The other possibility is that human beings will adapt and artificial intelligence might actually bring about something would could unironically call a utopia.  It’s not impossible.  

There’s still some good left in this world.  And its worth fighting for.

I’m out of the habit of writing.  I used to write quite a lot, and I’ve always valued writing as much as I valued reading.  Rumor has it that I have actual poetry reputably published somewhere out in the world, a relic of simpler, happier days.  Writing helps me think, it makes me slow down, and it makes me want to reach people.  

I started this blog, indeed started this website, because I hope it will revive that part of me.  The theory is that as we create more we passively consume less.  

Memento Artis Graphicae Mori is my adaptation of a stoic motto and philosophy originally stated as Memento Mori, or, “remember you must die”.  

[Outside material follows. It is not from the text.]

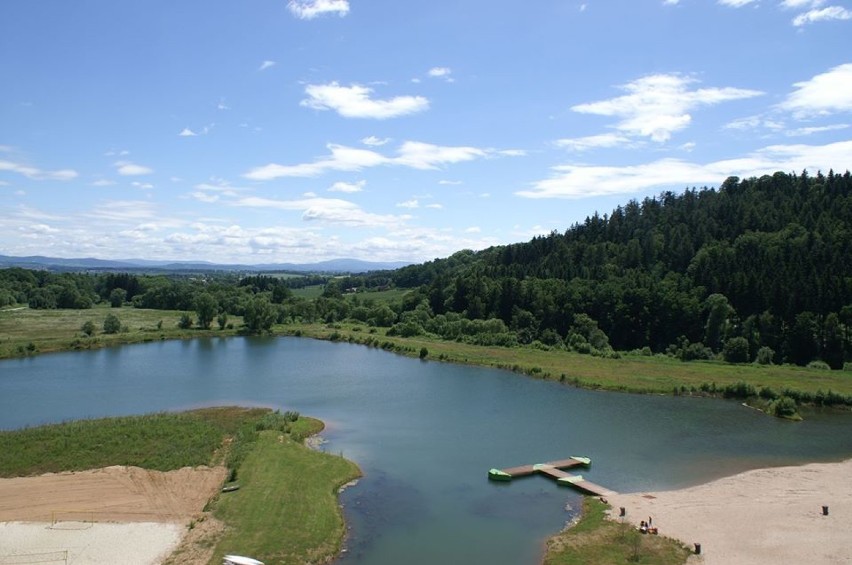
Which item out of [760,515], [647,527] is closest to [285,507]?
[647,527]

It might surprise you that this wasn’t considered grim, but it was uttered as a call-to-action to engage with the life before you and not waste time and energy trying too hard to hang on to things.  The world is not a permanent place by any metric.  And the future looks like a roller coaster from where we currently stand.  Maybe it will be an apocalyptic hellscape, or maybe it will be Star Trek.  Ray Kurzweil defined the ‘technological singularity’ as the point at which the evolution of our technology reaches a kind of escape velocity, creating wonders that will feel like magic.  The term ‘singularity’ is an astronomical term for a black hole.  It is impossible to know what happens in a black hole because essentially no information can escape.

The singularity is the point beyond which we can’t know what happens.  

We’re all in the singularity now.  Weee!

I don’t know what my future is going to be like, given that I’m a bunch of meat and bone with a proclivity toward art and science who will be competing with tireless legions of artificial minds who will soon be able to do anything I could ever think of in a laughably superior way.  But I’m certain that standing still is not an answer.  Hence this website, this blog, and the somewhat gallows-humor addition of a little skull and crossbones to my personal branding.  

We’re all doomed in the end.  Everything and everyone you’ve ever known will one day close up shop on this Earth and be forgotten.  

This is nothing new.

So we might as well get on with it and see what happens.